*Assigned task:* In the Evernote comments, what was the first commenter's husband able to find during the hospital stay?

*Page text:*
━━━━━━━━━━━━━━━━━━━━━━━━━━━━━━
Hi Vlad, I’ve been an Evernote enthusiast since 2010. I’m retired now, but have built a Personal Kanban like system in Evernote to organize my information, projects, and commitments. I have been slowly getting my spouse familiar with my system. This has already paid off when I recently had a health issue and was in the hospital. My husband was able to find health records and insurance information 😊 Loving your work here. I appreciate seeing another perspective on how to overlay an information organization system over the latest Evernote features. -John
Hi @JohnJablonski, it's so good when Evernote helps us when we need it the most. Something similar to your experience recently happened to me. I brought my dog to a vet he has never been to before, and I was able to answer all their questions about him because of Evernote 💚
Hello! Good thinking. I actually have a similar system, as with your "timeline". I have an "inbox", where all my new documents end up from the beginning. I have active documents - documents that I edit periodically. Then I have a "current document" - documents that I need for a certain period of time and furthermore I have your "timeline" although I call it an archive, all your documents are eventually moved, if they are not deleted completely. The AI feature, in my opinion, in Evernote works way beyond expectations. Like you, I still use tags to be able to categorize my documents and find them more easily - if the ai messes up.
━━━━━━━━━━━━━━━━━━━━━━━━━━━━━━
*Recorded information:*

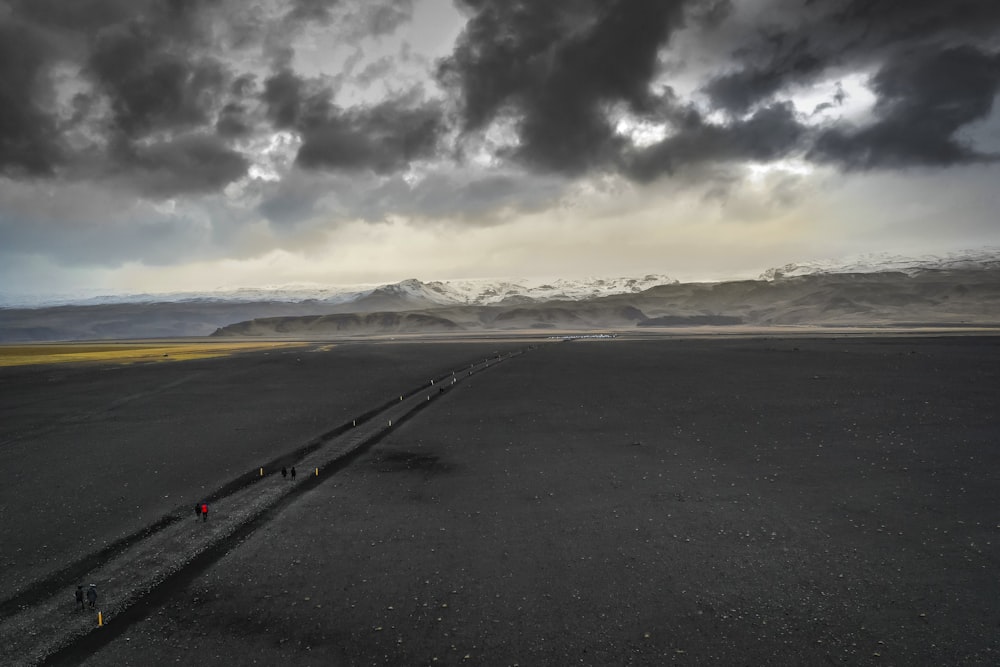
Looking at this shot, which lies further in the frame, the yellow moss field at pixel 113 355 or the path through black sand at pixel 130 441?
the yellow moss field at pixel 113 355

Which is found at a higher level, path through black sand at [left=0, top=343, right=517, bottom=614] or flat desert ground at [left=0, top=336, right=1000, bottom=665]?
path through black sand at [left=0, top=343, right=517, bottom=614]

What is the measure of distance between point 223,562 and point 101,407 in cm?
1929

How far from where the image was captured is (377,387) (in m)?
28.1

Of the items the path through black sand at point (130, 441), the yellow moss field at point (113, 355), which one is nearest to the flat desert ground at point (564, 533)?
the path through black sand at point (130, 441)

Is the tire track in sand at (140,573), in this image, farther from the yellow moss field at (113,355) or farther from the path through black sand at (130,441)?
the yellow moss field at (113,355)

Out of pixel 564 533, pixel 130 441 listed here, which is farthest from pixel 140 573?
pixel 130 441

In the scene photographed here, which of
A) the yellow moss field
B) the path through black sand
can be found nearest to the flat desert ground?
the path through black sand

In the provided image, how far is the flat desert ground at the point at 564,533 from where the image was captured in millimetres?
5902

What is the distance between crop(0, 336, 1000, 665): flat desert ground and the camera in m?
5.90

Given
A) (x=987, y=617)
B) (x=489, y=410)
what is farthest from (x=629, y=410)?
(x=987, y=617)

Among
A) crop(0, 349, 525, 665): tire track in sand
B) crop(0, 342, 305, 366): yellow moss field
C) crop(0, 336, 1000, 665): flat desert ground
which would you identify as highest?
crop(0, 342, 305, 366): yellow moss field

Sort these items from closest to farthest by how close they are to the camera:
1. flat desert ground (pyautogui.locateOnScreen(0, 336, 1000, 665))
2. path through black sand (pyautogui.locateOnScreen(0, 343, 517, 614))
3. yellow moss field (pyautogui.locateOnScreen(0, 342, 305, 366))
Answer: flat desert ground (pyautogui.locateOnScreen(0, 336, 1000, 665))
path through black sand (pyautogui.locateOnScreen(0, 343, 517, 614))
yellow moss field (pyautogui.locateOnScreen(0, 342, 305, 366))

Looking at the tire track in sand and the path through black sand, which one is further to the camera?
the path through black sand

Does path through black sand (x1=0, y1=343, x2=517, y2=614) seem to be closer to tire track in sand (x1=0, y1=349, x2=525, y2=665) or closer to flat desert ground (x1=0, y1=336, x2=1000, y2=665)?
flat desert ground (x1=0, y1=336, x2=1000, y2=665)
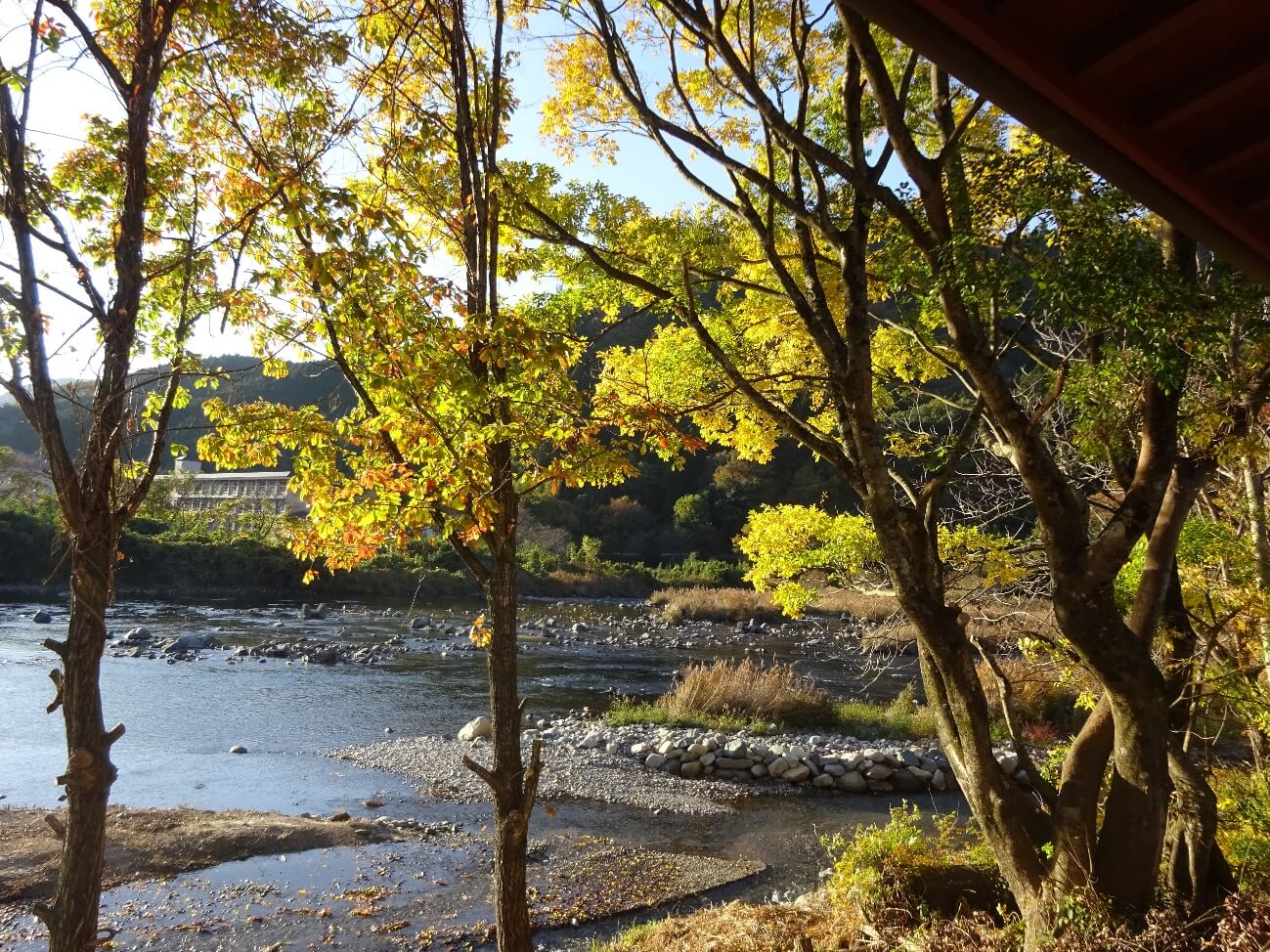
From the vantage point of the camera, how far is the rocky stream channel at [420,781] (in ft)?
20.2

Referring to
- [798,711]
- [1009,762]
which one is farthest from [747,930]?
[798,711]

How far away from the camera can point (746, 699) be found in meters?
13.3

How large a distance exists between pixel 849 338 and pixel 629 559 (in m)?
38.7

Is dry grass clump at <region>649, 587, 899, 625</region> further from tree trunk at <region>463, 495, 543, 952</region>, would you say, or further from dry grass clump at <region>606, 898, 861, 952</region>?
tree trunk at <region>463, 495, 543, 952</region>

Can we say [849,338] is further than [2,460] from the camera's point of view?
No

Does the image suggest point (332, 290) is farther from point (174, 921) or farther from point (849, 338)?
━━━━━━━━━━━━━━━━━━━━━━━━━━━━━━
*Worked solution:* Health records and insurance information.